- **WORK ORDER**
Write the data out again, character for character, with no images.

- **DATASET CONTENT**
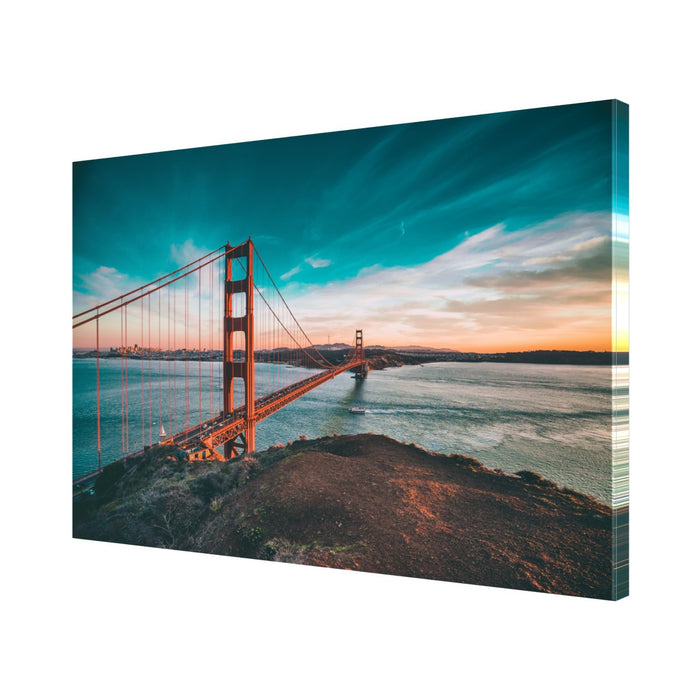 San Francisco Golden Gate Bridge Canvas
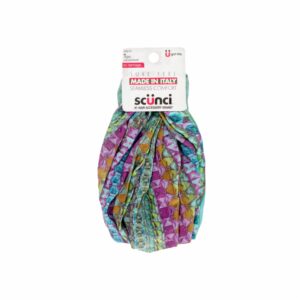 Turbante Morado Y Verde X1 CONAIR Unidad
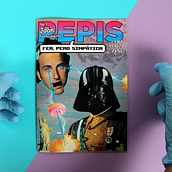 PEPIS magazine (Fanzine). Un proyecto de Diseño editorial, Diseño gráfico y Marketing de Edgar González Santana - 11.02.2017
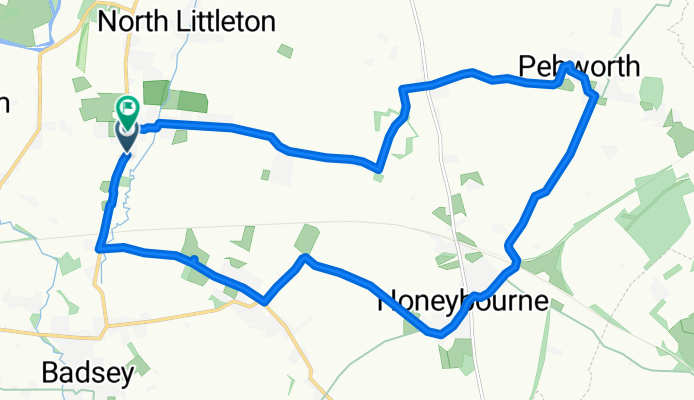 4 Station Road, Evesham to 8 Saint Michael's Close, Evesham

- **EXERCISE RESULT**
 San Francisco Golden Gate Bridge Canvas
 Turbante Morado Y Verde X1 CONAIR Unidad
 PEPIS magazine (Fanzine). Un proyecto de Diseño editorial, Diseño gráfico y Marketing de Edgar González Santana - 11.02.2017
 4 Station Road, Evesham to 8 Saint Michael's Close, Evesham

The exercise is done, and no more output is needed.